Et là le héros (le Croyant) va mettre l'accent sur la personnalité d'un Prophète en particulier, Joseph (Yousuf) (P), rappelant à son peuple l'attitude sceptique des Coptes envers le message de ce Prophète:

 

«Joseph leur avait autrefois apporté des preuves décisives; vous n'avez pas cessé d'en douter; mais lorsqu'il eut disparu, vous avez dit:

»"Dieu n'enverra plus jamais de prophète après lui".

» - Dieu égare celui qui est pervers et celui qui doute -

«Ceux qui discutent au sujet des Signes de Dieu sans en avoir reçu mandat, provoquent la grande haine de Dieu et des croyants.

» - Dieu met un sceau sur le cœur de tout tyran orgueilleux - ». (15)

 

Ceci dit, on peut se demander ici: quelle est la nécessité romanesque de cette évocation de la personnalité de Joseph à l'exclusion de tout autre Prophète?

 

La question est relative aux Coptes et au peuple de Moïse. Joseph avait lui aussi (comme l'affirment certains textes exégétiques) attiré l'attention de son peuple sur les difficultés qu'il rencontrerait dans l'avenir.

 

Cela signifie que l'évocation par le Croyant du peuple de Pharaon de la personnalité de Joseph implique un élément artistique et psychologique clair, relatif à la situation nouvelle (celle du peuple de Pharaon). Car en effet, la prédication de Joseph s'était réalisée, puisque les hommes ont été tués, les enfants égorgés et les femmes enceintes éventrées, de la façon qu'on sait à propos du traitement que les Coptes avaient réservé aux israélites.

◆ Consigne A ◆
Dites si chacune des affirmations (i), (ii) et (iii) concorde avec l'extrait sur Joseph. Répondez par oui ou non en citant les mots décisifs de l'extrait. (i) Le Croyant fait partie du peuple de Pharaon. (ii) Après la disparition de Joseph, on a affirmé que Dieu enverrait bientôt un autre prophète. (iii) La prédication de Joseph ne s'est pas réalisée.
◆ Consigne B ◆
Recopiez le passage de l'extrait sur Joseph qui va de « Cela signifie que » jusqu'à « réservé aux israélites. » inclus, en y remplaçant « enfants » par « nouveau-nés ».
Le matériel n'a aucun lien avec l'extrait.

◆ Extraits de données ◆
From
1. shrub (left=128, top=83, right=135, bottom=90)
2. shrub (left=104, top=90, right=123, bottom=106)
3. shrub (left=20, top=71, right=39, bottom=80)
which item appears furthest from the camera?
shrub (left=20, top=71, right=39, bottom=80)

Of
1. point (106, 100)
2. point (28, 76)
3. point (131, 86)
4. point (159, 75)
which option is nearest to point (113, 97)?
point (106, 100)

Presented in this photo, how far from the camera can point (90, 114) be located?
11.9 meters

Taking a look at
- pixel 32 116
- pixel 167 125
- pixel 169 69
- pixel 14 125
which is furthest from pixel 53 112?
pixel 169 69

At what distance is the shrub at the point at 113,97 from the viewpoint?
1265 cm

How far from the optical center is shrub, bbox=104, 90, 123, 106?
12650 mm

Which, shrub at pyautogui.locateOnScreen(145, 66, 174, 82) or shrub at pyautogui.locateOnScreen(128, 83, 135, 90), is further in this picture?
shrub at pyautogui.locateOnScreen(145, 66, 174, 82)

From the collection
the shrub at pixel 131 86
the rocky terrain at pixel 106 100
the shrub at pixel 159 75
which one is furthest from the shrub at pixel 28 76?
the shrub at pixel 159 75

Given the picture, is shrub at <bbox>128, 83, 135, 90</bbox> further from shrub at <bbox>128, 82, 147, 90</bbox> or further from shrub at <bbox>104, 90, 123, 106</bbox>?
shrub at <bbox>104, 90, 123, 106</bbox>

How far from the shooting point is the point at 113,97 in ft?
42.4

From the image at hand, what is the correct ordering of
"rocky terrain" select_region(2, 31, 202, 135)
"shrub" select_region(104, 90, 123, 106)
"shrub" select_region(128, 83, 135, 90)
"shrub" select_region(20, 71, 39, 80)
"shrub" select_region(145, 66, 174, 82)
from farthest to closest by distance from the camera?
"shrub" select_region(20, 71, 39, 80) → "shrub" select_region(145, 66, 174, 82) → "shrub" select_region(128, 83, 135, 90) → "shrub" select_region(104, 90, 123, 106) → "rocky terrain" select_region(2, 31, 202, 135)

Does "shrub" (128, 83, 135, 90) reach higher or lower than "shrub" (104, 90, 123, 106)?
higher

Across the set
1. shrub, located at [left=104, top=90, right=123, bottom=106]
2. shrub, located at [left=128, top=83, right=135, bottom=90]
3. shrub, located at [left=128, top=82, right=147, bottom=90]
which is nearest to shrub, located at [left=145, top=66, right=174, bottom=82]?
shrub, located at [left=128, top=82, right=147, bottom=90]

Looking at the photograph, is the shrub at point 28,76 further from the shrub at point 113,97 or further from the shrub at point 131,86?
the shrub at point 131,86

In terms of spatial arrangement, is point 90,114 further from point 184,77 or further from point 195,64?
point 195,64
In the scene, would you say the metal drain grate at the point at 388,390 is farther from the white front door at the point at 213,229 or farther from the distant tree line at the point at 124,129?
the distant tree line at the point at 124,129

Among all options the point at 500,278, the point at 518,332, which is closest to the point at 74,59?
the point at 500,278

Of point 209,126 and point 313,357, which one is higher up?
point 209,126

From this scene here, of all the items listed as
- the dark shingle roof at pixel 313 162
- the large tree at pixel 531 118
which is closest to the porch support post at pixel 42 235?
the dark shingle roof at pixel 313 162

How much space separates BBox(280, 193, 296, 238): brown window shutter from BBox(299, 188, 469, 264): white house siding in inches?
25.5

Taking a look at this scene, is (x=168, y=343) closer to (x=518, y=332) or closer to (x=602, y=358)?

◆ Résultat final A ◆
(i) Oui : « l'évocation par le Croyant du peuple de Pharaon »
(ii) Non : « Dieu n'enverra plus jamais de prophète après lui »
(iii) Non : « la prédication de Joseph s'était réalisée »

◆ Résultat final B ◆
Cela signifie que l'évocation par le Croyant du peuple de Pharaon de la personnalité de Joseph implique un élément artistique et psychologique clair, relatif à la situation nouvelle (celle du peuple de Pharaon). Car en effet, la prédication de Joseph s'était réalisée, puisque les hommes ont été tués, les nouveau-nés égorgés et les femmes enceintes éventrées, de la façon qu'on sait à propos du traitement que les Coptes avaient réservé aux israélites.